--- Start PASSAGE ---

Encouraging entrepreneurship: for us, as a nation, entrepreneurship is clearly in the air. We are witnessing remarkable investments being made and support provided to aspiring entrepreneurs by the Centre and Niti Aayog, all state governments, educational institutions (even schools) as well as growing numbers of angels, venture investors, crowdfunding channels and a variety of financial players.
Incubators and accelerators are being launched, even in smaller cities, and co-working spaces along the global model are popping up in major centres. This exciting form of institutionalised collaboration among key stakeholders to willfully create an entrepreneurship ecosystem at scale is both new and welcome. A surge in the sheer number of entrepreneurs and the range of startups across sectors can rightfully be expected.

--- End PASSAGE ---
--- Start DATASET CONTENT ---

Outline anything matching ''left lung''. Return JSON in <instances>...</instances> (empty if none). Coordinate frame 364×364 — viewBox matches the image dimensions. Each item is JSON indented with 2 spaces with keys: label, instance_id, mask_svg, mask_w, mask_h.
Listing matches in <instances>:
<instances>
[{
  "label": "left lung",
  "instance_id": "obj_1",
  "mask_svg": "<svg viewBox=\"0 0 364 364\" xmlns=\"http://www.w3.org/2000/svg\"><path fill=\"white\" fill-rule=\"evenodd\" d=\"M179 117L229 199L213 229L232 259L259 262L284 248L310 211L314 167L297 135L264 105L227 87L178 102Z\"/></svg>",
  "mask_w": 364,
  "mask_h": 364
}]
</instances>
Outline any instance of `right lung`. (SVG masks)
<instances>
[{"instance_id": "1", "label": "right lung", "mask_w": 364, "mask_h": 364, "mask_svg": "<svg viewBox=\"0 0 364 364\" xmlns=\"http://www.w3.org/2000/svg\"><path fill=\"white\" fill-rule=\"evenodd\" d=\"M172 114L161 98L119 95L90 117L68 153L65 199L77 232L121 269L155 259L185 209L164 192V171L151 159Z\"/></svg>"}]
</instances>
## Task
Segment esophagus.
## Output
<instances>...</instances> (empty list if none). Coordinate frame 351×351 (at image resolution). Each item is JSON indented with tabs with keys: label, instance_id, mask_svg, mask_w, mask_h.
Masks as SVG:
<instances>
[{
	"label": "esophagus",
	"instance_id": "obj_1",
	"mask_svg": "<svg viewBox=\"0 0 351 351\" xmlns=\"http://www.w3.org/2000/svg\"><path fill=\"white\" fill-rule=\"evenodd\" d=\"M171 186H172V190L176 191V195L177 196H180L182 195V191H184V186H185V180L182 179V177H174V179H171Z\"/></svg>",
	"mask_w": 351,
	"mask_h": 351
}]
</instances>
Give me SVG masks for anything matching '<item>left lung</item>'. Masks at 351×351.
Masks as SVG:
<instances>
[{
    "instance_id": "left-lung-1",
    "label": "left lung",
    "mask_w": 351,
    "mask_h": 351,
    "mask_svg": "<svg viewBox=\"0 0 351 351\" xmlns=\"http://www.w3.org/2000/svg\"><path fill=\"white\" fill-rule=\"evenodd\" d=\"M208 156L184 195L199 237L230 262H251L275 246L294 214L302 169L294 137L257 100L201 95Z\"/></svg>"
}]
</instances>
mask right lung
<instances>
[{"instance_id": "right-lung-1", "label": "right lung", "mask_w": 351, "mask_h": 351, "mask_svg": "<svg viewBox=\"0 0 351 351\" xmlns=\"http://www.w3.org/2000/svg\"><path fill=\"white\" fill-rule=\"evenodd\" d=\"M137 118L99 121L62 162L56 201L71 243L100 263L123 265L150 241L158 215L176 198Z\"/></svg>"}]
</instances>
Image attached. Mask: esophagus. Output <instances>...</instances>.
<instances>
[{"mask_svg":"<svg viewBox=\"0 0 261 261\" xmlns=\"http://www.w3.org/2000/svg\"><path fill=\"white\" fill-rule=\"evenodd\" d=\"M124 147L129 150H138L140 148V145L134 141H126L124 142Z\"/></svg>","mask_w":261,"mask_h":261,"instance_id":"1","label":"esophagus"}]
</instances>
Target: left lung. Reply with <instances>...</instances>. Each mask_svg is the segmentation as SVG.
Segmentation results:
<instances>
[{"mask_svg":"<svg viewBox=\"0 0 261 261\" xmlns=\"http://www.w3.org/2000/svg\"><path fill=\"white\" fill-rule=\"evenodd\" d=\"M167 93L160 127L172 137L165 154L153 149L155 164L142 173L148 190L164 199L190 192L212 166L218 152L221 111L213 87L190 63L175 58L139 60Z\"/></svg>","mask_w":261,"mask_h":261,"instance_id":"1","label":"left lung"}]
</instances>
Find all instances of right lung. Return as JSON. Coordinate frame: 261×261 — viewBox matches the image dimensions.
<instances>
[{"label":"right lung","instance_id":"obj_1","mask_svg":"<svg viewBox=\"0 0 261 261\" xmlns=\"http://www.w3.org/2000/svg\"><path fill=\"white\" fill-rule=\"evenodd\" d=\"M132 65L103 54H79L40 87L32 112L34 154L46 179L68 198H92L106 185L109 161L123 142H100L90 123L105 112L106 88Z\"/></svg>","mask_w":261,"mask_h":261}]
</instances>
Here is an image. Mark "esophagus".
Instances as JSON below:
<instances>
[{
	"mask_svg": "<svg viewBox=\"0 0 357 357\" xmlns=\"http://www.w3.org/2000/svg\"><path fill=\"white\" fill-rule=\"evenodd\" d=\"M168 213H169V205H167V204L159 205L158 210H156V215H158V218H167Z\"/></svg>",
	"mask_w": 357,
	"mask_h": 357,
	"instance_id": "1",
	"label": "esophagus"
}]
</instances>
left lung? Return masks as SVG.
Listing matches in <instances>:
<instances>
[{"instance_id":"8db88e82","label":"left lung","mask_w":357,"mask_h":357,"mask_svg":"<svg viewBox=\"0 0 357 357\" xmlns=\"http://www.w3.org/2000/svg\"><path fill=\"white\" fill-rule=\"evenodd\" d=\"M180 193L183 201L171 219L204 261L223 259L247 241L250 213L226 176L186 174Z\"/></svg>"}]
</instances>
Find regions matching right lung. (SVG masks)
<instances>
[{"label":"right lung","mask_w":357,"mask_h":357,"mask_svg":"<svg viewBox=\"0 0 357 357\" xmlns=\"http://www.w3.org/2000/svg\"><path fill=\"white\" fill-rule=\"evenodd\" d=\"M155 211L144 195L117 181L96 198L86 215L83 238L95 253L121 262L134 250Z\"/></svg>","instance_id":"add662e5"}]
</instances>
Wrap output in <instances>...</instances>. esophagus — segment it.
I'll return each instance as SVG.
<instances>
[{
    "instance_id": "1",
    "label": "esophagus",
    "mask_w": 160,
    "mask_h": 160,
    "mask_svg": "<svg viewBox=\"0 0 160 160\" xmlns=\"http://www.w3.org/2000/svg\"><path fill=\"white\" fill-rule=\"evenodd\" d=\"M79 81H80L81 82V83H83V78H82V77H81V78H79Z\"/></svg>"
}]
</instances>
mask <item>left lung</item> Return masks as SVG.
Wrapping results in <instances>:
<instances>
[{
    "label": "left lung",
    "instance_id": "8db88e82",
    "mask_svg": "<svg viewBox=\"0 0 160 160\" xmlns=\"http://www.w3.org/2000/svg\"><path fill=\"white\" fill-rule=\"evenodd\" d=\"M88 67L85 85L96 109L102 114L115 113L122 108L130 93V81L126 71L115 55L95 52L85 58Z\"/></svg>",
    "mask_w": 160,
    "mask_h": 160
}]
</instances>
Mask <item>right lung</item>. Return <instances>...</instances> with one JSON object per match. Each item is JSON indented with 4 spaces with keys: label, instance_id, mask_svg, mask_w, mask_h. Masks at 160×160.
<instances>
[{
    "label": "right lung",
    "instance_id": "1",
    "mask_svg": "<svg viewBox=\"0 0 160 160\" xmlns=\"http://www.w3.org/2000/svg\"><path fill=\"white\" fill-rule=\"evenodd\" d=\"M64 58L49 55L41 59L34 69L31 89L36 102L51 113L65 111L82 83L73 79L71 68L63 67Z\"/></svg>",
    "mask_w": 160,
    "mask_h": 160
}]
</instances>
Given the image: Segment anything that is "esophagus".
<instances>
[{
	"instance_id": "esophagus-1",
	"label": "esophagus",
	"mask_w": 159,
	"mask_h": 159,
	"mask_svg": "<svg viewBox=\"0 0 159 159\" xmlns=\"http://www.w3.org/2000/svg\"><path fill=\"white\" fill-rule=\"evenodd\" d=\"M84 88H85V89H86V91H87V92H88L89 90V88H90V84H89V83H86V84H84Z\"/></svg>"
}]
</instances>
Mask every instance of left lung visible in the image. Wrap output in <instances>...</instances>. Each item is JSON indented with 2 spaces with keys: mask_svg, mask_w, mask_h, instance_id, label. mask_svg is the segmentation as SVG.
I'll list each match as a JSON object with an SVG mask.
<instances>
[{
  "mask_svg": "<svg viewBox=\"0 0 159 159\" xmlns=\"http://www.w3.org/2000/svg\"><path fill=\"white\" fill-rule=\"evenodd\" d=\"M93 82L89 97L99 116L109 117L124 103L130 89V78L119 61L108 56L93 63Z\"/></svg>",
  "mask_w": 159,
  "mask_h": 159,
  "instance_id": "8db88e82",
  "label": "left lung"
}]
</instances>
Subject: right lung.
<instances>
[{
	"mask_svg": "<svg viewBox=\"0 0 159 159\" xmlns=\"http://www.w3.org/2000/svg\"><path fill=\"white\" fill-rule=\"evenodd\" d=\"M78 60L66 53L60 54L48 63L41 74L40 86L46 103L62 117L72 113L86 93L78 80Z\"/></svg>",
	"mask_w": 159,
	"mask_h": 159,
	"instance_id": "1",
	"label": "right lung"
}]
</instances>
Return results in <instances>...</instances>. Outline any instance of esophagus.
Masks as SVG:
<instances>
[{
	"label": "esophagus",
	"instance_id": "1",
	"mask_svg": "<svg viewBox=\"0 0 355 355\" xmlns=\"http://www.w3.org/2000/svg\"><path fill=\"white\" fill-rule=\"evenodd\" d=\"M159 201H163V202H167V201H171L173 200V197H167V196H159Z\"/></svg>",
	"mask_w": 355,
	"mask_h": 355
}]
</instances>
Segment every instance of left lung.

--- End DATASET CONTENT ---

(ACTIONS TO TAKE):
• 1. List every kind of facility that the entrepreneurship passage says is being launched or is popping up.
• 2. Print the part of the entrepreneurship passage that opens with the words containing "Encouraging entrepreneurship: for" and closes with "of financial players.".

(WRITTEN RESPONSES):
• 1. Incubators, accelerators, co-working spaces

• 2.
Encouraging entrepreneurship: for us, as a nation, entrepreneurship is clearly in the air. We are witnessing remarkable investments being made and support provided to aspiring entrepreneurs by the Centre and Niti Aayog, all state governments, educational institutions (even schools) as well as growing numbers of angels, venture investors, crowdfunding channels and a variety of financial players.